Prof. Dr. Miriam Kolko (Denmark) highlighted the importance of patient well-being beyond IOP: preserving the ocular surface, maintaining visual function and minimizing side effects. The panel also discussed the role of patient advocacy and education in driving demand for interventional options, a theme echoed in Mr. O’Neil’s emphasis on patient satisfaction and repeat demand.
Together, these points reinforced the consensus that for IG to scale, it must be accessible, repeatable and valued by patients as much as physicians.

READ MORE: A New Interventional Glaucoma Consensus Protocol Has Arrived
The runway ahead
Every new technology in glaucoma faces the same gauntlet: evidence, workflow, reimbursement and patient acceptance. FLIGHT enters that arena not as another variation on surgery, but as a different species altogether: the first and only incision-free, image-guided femtosecond laser treatment for glaucoma, designed for the clinic rather than the operating room.

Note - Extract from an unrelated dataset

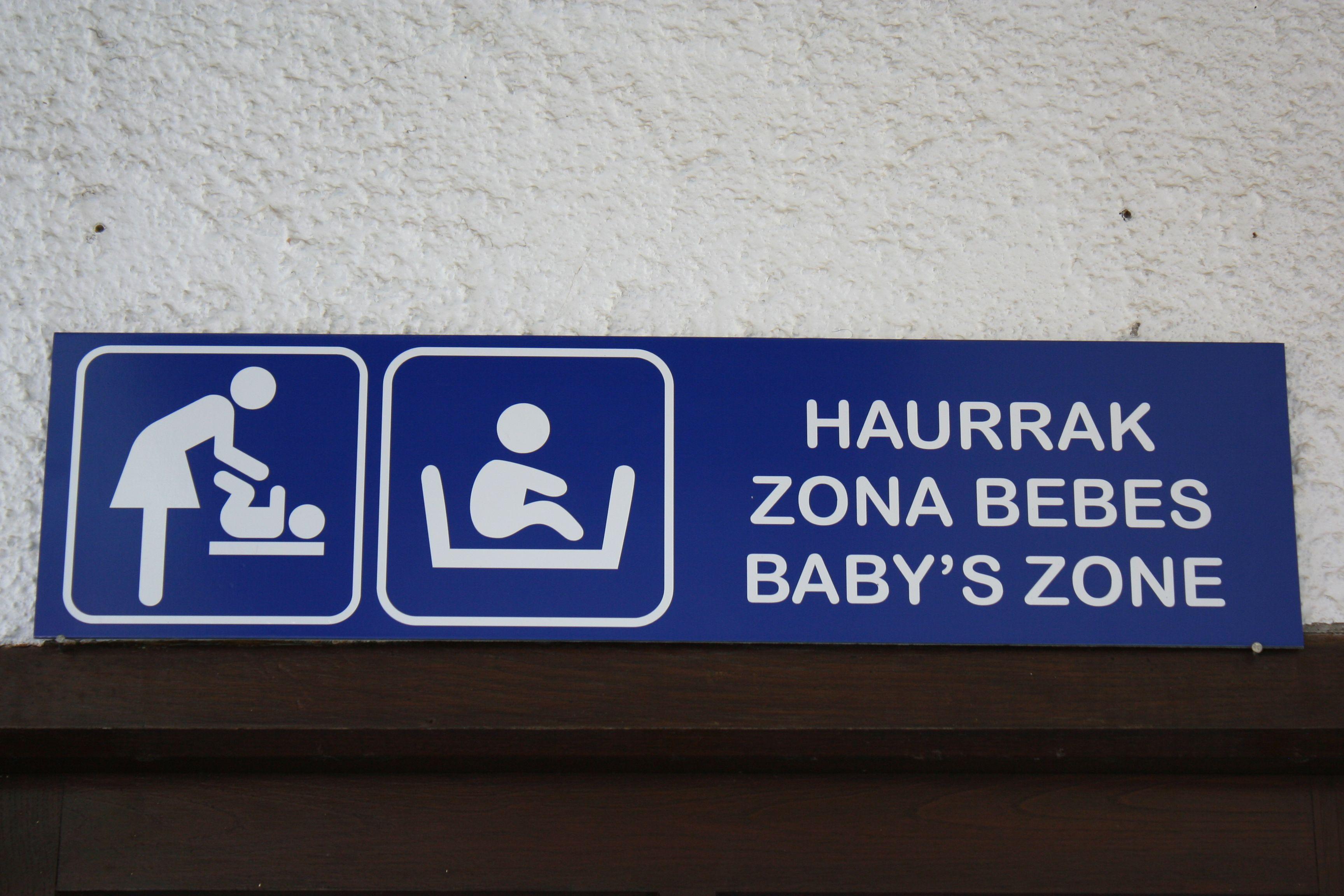 Letrero baño bebes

With early data showing durable safety and efficacy, and patients themselves asking for the procedure in their second eye, ViaLase is positioning FLIGHT to become not just an innovation, but a new standard in interventional glaucoma.


Editor’s Note: The 43rd Congress of the European Society of Cataract and Refractive Surgeons (ESCRS 2025) is being held from 12-16 September in Copenhagen, Denmark. Reporting for this story took place during the event. This content is intended exclusively for healthcare professionals. It is not intended for the general public. Products or therapies discussed may not be registered or approved in all jurisdictions, including Singapore.